Ravelston Garden is a 1930s Art Deco development of residential buildings, between Craigleith Avenue North and South, in the suburb of Ravelston in Edinburgh, the capital of Scotland.

It was designed by Andrew Neil and Robert Hurd, 1935–36, and consists of three white-harled International Style blocks of 4-storey flats. They were originally known as the Jenners flats, who were the managing agents. Ravelston Garden is a category A listed building.

The Edinburgh volume of the Buildings of Scotland series describes them as "Less stylish but more serious-minded". Architectural historian Charles McKean describes them as "Jaunty blocks of international style flats on a butterfly plan, complete with roof gardens, canopies, balconies and curving garages. Particularly clever design incorporating up-to-date labour saving devices. Must have caused quite a stramash amidst the douce, opulent villas of the Dykes..."

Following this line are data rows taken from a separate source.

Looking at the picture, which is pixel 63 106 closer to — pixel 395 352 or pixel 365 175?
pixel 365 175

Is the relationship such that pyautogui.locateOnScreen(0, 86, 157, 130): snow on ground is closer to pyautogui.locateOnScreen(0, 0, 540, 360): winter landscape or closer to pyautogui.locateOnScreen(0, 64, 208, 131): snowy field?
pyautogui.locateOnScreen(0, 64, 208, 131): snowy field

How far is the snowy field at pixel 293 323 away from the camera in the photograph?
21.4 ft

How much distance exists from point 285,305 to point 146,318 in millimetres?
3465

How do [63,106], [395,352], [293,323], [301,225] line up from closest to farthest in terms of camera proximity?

The book Above Edinburgh & South East Scotland by Angus and Patricia MacDonald includes a panoramic photograph of the three blocks, and describes them as "Proving that Edinburgh was in touch with the very latest architectural ideas in the 1930s, these flats... were among the first buildings to bring the International Style to the city".

The original fenestration was based on galvanised thin metal of the "Crittall" type, some of which were replaced by modern equivalents during repainting in 1989. Their original colour was green, and they are now white to ensure a common colour amongst the blend of new and original windows. Some 43 of the 48 flats have new windows. Other changes have include novel up and over garage doors, discreetly designed to match their originals.